(TibetanReview.net, Sep24’22) – Interacting with young peace activists from conflict-affected regions around the world, the Dalai Lama has on Sep 22 emphasized the fundamental sameness and equality of all human beings. He therefore felt that everyone should encourage a strong sense of brotherhood and sisterhood across this world.
“Each of us has two eyes, one nose, one mouth. If one of us were to have three eyes, that would be a surprise. If we examine our brains, they are equally complex. Therefore, we have to encourage a strong sense of brotherhood and sisterhood, He said.
And he continued:
“As I said we’re all born the same way, and in the end we all die the same way. When that happens, it’s not ceremony that’s important, but whether we have the warm affection of relatives and friends around us.
“As I told former (Indian) Prime Minister Manmohan Singh, I expect to live another 15 or 20 years; but when I die, I’d prefer to be free and surrounded by friends in India, not hard-hearted Chinese Communist officials.
“Freedom is important in our lives. We need to be free to be able to exercise our brains, to be able always to ask, ‘Why?’ From this point of view totalitarian systems are wholly unfavourable. It’s freedom that fosters warm-heartedness and compassion, which in turn lead to inner peace. When you’re warm-hearted there’s no basis to be afraid. Fear is bad for the mind and too easily leads to anger. And anger is the real foe of peace of mind.”

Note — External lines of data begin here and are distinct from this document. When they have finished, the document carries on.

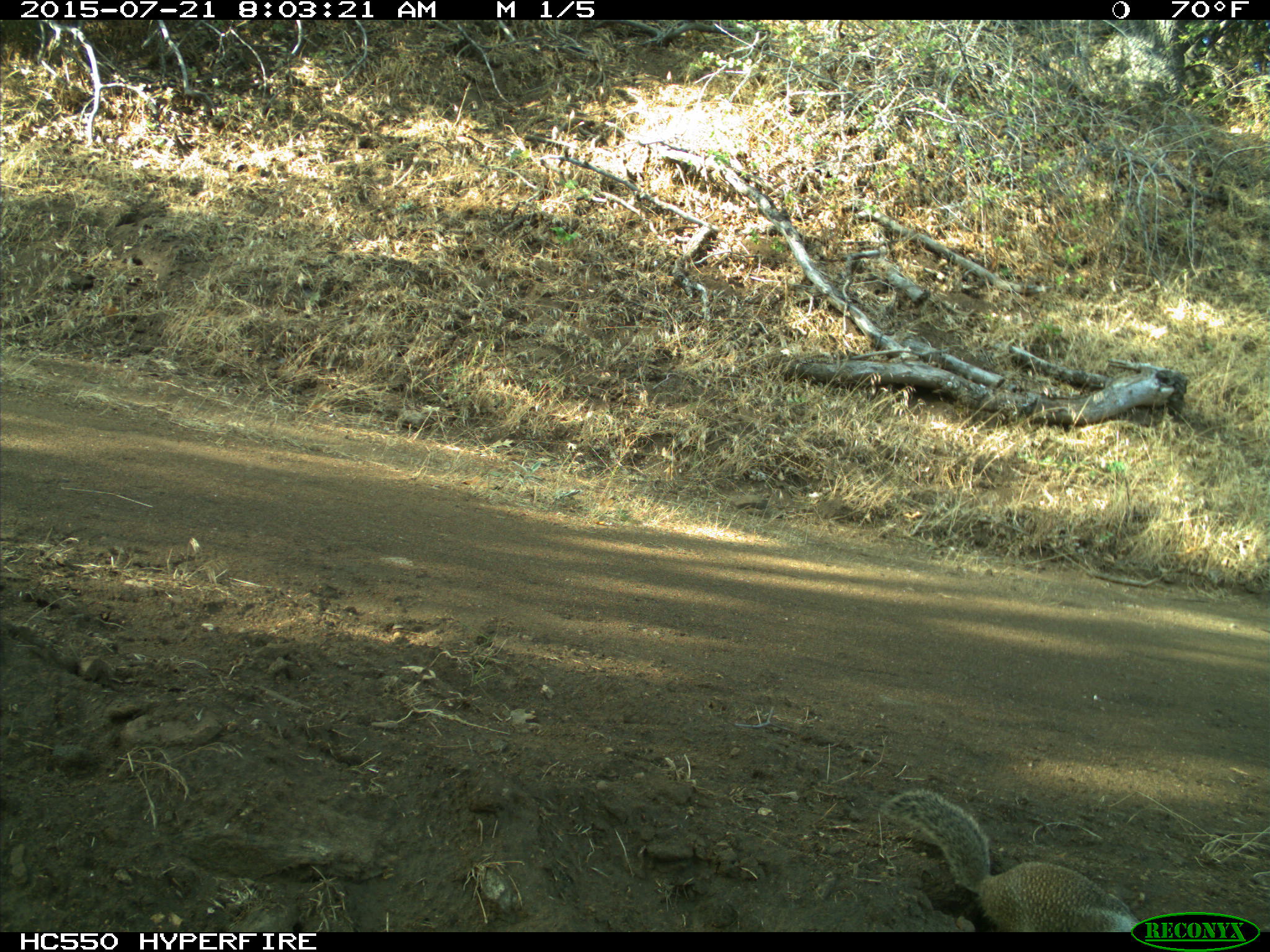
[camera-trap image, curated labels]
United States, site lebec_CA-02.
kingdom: Animalia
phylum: Chordata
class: Mammalia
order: Rodentia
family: Sciuridae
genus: Otospermophilus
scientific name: Otospermophilus beecheyi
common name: california ground squirrel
Otospermophilus beecheyi (california ground squirrel).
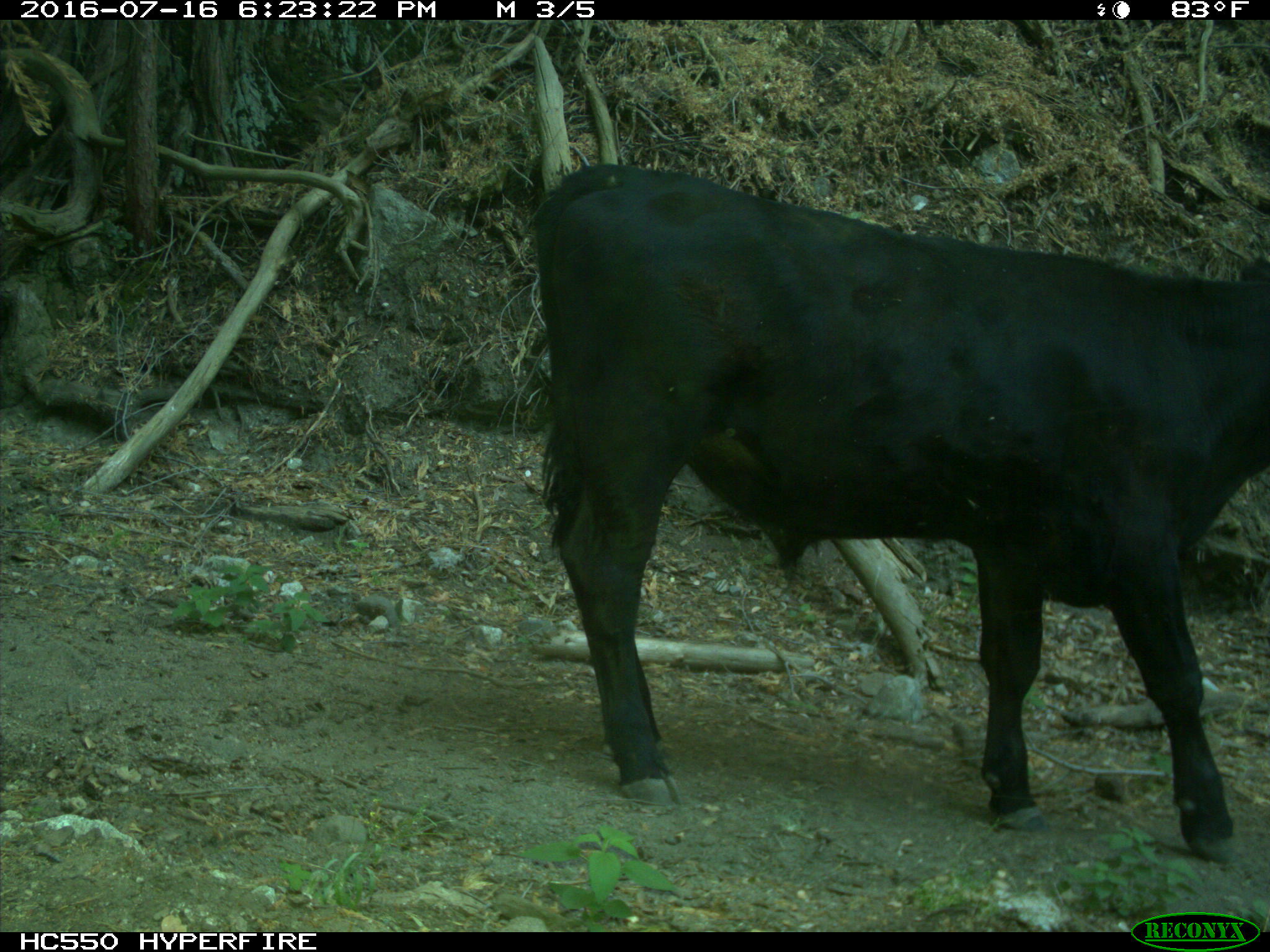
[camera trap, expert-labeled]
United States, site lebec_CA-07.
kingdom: Animalia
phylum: Chordata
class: Mammalia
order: Artiodactyla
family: Bovidae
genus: Bos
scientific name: Bos taurus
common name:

He cited the European Union as an exemplar for us to think more about common interest by people of different nations and called for a Union of Humanity.
The occasion was his annual two-day interaction with young leaders and peace-builders from the United States Institute of Peace (USIP) which began at his exile residence in Dharamsaala on Sep 22. Participating in it were 26 young leaders from 12 conflict-affected regions that included South Sudan, Syria, Colombia, Somalia, Nigeria, Ethiopia, Venezuela, Tunisia, Iraq, Libya, etc.
The theme on the first day’s interaction was how children of war can become leaders for peace based on belonging and compassion while the second day’s was inner peace and a commitment to equality and justice.
The annual event, organized by the USIP, had to be held online in the last two years due to the Coronavirus pandemic restrictions.
David Yang, Vice President for Applied Conflict Transformation at USIP, moderated this year’s interaction, which was the seventh. He called peace-building a spiritual effort.
Asked whether there would be a 15th Dalai Lama, the exile Tibetan spiritual leader has replied: “I’m now 87 and I think I can live for another 15 or 20 years, so whether or not there will be a fifteenth Dalai Lama is not my main concern right now. Probably I’ll be born on this planet because I have a connection to this world. The first Dalai Lama said he wanted to be born in Tibet so he could continue to serve the Tibetan people and the Buddhadharma.
“My determination is to serve sentient beings, but I’m especially familiar with this planet and its people. But where I’ll be born, I don’t know. I have a connection to the Bodhisattva Avalokiteshvara. I’m something like his representative, so it may be a matter of his wish.”